What needs to be done:
State how many of the lines below contain the string "stalk", giving only the number.

-- start Entries provided --

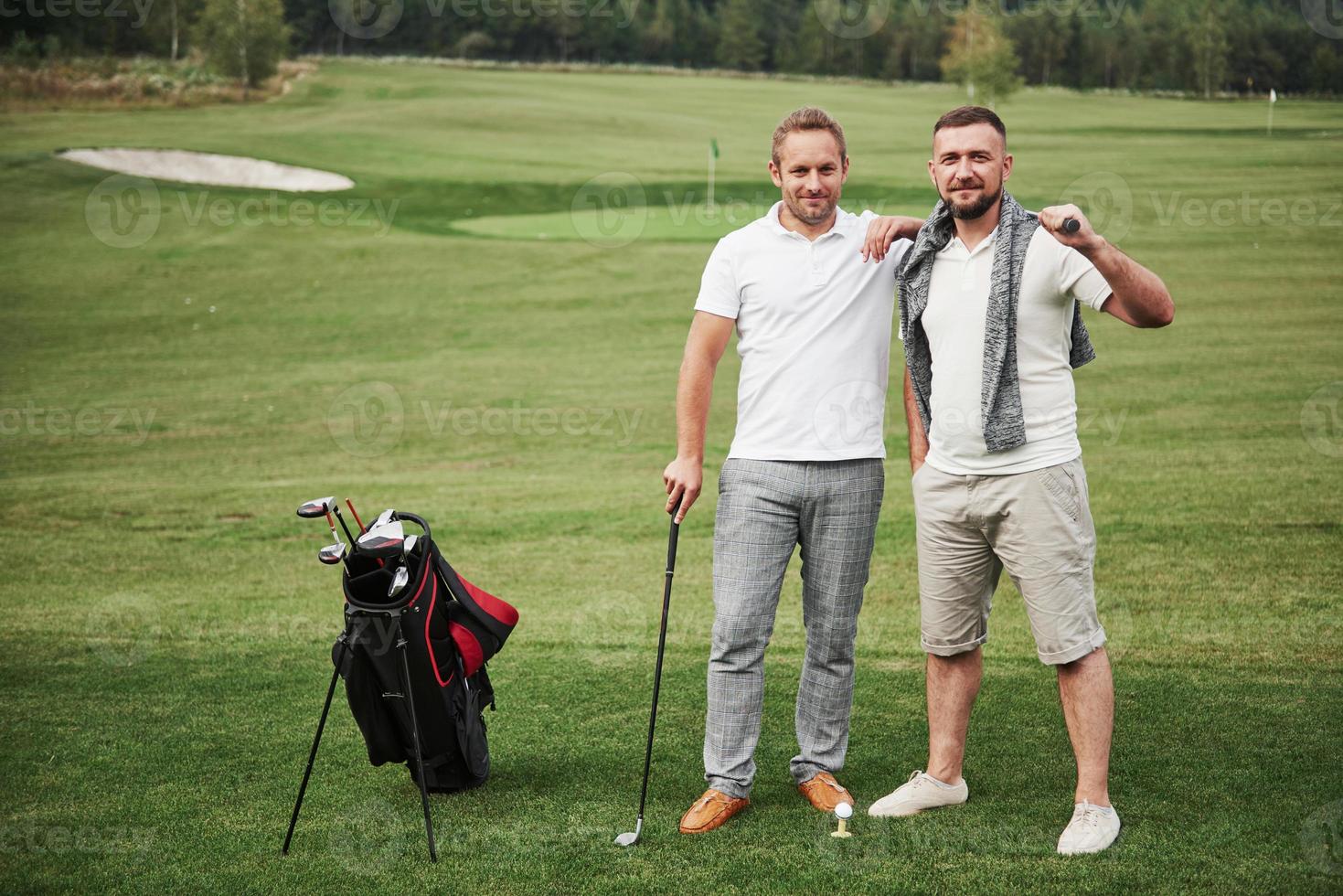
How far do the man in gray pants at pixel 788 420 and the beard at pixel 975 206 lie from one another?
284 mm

-- end Entries provided --
-- start Entries provided --

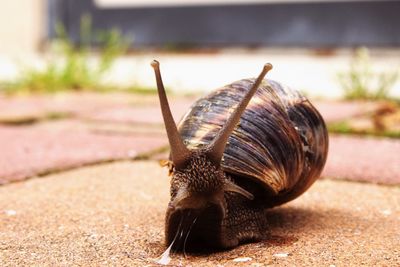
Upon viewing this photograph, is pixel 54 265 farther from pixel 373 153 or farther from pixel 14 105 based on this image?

-- end Entries provided --
-- start Entries provided --

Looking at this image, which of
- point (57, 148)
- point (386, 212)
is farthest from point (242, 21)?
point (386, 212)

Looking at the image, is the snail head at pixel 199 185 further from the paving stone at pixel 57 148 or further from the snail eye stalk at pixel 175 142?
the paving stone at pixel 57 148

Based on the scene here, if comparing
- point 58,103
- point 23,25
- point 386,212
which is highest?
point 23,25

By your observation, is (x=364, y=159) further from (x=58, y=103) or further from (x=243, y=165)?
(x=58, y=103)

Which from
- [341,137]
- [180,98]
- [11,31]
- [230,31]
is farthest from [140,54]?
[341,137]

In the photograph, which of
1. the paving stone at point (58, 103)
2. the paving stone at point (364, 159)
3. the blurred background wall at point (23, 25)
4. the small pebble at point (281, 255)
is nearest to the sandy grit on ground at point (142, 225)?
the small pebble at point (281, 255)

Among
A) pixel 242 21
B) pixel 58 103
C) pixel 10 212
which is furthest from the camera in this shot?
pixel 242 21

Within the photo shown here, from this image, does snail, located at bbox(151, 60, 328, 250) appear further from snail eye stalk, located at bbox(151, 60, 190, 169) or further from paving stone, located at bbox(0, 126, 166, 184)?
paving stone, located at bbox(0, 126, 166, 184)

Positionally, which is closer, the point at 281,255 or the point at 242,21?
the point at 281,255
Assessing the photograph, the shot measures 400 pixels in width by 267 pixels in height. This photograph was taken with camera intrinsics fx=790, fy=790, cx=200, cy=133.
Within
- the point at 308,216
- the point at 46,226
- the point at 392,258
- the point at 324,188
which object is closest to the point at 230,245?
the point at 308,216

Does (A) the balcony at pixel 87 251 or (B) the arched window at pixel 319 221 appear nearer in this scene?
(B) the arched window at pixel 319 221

-- end Entries provided --

Result for this exercise:
2